▶ [Your tasks]:
1. Put this sentence from the London Hotel article into Spanish: "Port Phillip Council had issued a demolition permit for the pub."
2. Proceed with the London Hotel article, picking up right after its last sentence.

— Begin Extract —

The future of the historic London Hotel located in Port Melbourne is under a cloud – because the local council can’t make up its mind what to do.

Port Phillip Council had issued a demolition permit for the pub. The council’s planning officers had decided the venue was simply not worth saving.

“Based on this assessment, council will not request the Minister for Planning apply for an interim heritage overlay,’’ read their report. It said the building was “not considered to meet the threshold of local significance that would warrant application of a heritage overlay".

It seems some of the councillors took issue with the planning bureaucracy and Port Phillip Mayor asked Planning Minister Richard Wynne to place an interim order to stop the place getting knocked down.

This would have pleased the Port Melbourne Historical and Preservation Society which has been campaigning to save the pub.

But the Minister is not intervening. He says the interim heritage protection is only extended to state significant buildings and for all intents and purposes, the council had said this was not the case.

The local MP Labor's Martin Foley is not impressed, and he reckons all the council is doing is trying to pass the hot potato of a controversial decision over to the state government.

It’s a big issue for the owner Middle Park resident Gary Busuttil whose company bought the hotel three years ago for $4.07 million.

— End Extract —
— Begin Recorded information —

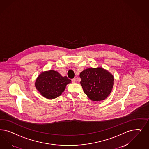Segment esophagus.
<instances>
[{
  "mask_svg": "<svg viewBox=\"0 0 149 149\" xmlns=\"http://www.w3.org/2000/svg\"><path fill=\"white\" fill-rule=\"evenodd\" d=\"M76 79L74 78H73L72 79V83H76Z\"/></svg>",
  "mask_w": 149,
  "mask_h": 149,
  "instance_id": "1",
  "label": "esophagus"
}]
</instances>
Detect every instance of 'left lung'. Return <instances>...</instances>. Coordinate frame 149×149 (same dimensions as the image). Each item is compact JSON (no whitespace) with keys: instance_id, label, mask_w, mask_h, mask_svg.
Instances as JSON below:
<instances>
[{"instance_id":"8db88e82","label":"left lung","mask_w":149,"mask_h":149,"mask_svg":"<svg viewBox=\"0 0 149 149\" xmlns=\"http://www.w3.org/2000/svg\"><path fill=\"white\" fill-rule=\"evenodd\" d=\"M79 77L83 91L92 101L105 100L113 86L114 77L102 67L86 69Z\"/></svg>"}]
</instances>
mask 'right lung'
<instances>
[{"label": "right lung", "mask_w": 149, "mask_h": 149, "mask_svg": "<svg viewBox=\"0 0 149 149\" xmlns=\"http://www.w3.org/2000/svg\"><path fill=\"white\" fill-rule=\"evenodd\" d=\"M71 82L66 76L63 77L56 71L50 70L39 75L35 82V86L42 96L53 99L60 96L66 85Z\"/></svg>", "instance_id": "right-lung-1"}]
</instances>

— End Recorded information —

▶ [Expected outputs]:
1. El Ayuntamiento de Port Phillip había emitido un permiso de demolición para el pub.

2.
Attending a meeting of the council on Tuesday, representatives from his company had told the council that Busuttil had completed several checks with the council, Heritage Victoria and the National Trust before he bought it.

Councillors were told the company would be destroyed if the project did not go ahead.

Dane Morrissy, a member of the Port Melbourne Historical and Preservation Society said the hotel was worth saving because of its history.

"World wars have come and gone, and immigrants - by the millions - have come and gone past it. It's the first pub that people see when they arrive by sea. Most new arrivals … came to this pub, it's the first one they went to for a quenching ale," Morrisey told The Age.

With the minister refusing to step in, the council has put the project on hold to do a more detailed heritage assessment of the venue.